During tactile exploration of a surface both, tactile and kinesthetic information can be obtained by moving the hand actively over the surface of an object. The intended purpose is to gather detailed information of the object’s surface. Thus, one would expect intuitively that tactile sensitivity should be best during active exploration in order to perceive as much structural features as possible. However, it is known that the sense of touch degrades during active limb movements.

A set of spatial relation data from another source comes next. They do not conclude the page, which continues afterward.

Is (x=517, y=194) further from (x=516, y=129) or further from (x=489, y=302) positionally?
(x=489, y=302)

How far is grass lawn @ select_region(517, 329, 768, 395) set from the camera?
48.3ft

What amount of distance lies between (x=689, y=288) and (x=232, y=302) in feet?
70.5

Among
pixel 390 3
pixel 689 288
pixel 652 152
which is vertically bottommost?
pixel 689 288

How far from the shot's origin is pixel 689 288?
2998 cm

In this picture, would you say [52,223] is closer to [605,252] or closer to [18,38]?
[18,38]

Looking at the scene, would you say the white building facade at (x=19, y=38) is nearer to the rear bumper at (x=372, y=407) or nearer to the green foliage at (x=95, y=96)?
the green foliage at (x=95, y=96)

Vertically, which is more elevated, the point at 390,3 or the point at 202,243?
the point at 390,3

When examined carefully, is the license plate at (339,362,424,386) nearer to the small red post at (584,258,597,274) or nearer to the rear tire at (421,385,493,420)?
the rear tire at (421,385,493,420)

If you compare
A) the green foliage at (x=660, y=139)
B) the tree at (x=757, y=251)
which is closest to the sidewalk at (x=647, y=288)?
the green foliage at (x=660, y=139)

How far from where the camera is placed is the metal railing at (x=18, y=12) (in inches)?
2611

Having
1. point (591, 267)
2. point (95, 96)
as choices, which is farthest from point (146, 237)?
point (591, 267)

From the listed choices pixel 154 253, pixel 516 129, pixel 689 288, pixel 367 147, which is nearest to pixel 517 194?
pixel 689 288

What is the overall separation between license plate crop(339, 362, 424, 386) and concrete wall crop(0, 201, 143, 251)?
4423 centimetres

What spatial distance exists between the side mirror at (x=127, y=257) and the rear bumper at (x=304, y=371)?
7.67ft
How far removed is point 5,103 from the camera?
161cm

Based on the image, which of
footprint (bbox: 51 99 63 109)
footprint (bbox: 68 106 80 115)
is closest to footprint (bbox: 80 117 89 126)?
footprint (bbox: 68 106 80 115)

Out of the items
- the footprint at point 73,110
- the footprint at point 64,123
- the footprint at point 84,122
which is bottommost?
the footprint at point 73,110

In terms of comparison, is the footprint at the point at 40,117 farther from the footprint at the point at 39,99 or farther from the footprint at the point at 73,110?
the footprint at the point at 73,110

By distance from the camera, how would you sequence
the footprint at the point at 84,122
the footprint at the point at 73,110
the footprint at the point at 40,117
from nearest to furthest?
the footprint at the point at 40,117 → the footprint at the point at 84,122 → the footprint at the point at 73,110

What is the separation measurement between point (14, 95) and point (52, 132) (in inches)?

One of our research goals is to answer the question how precisely proprioceptive information influences tactile perception. Therefore we use novel tactile and kinesthetic displays to investigate the interaction of multimodal information. Results can be taken into account to develop new tactile and haptic devices in order to generate more realistic virtual environments.
Tactile & Haptic Motion
Today, human-machine interfaces are mostly restricted to the visual and auditory modality. Depending on the task, e.g., in aviation these modalities are almost at their limits of information reception. In order to facilitate the perception of crucial information the tactile sense is being centered because of its low demanding and intuitive information transfer. The “tap on the shoulder principle” illustrates the opportunity of this sensory channel. By tapping someone’s shoulder one can immediately attract someone’s attention to a specific location. A tactile vest, which takes advantage of this principle, is already being used in several fields of application, for example in aerospace. However, there are many arising questions regarding the perception of moving stimuli on the skin. We are especially interested in the effect of visual and auditory input on the perception of moving tactile stimuli. Results of this research will shed light on the understanding of tactile perception and could enhance the development of new tactile devices.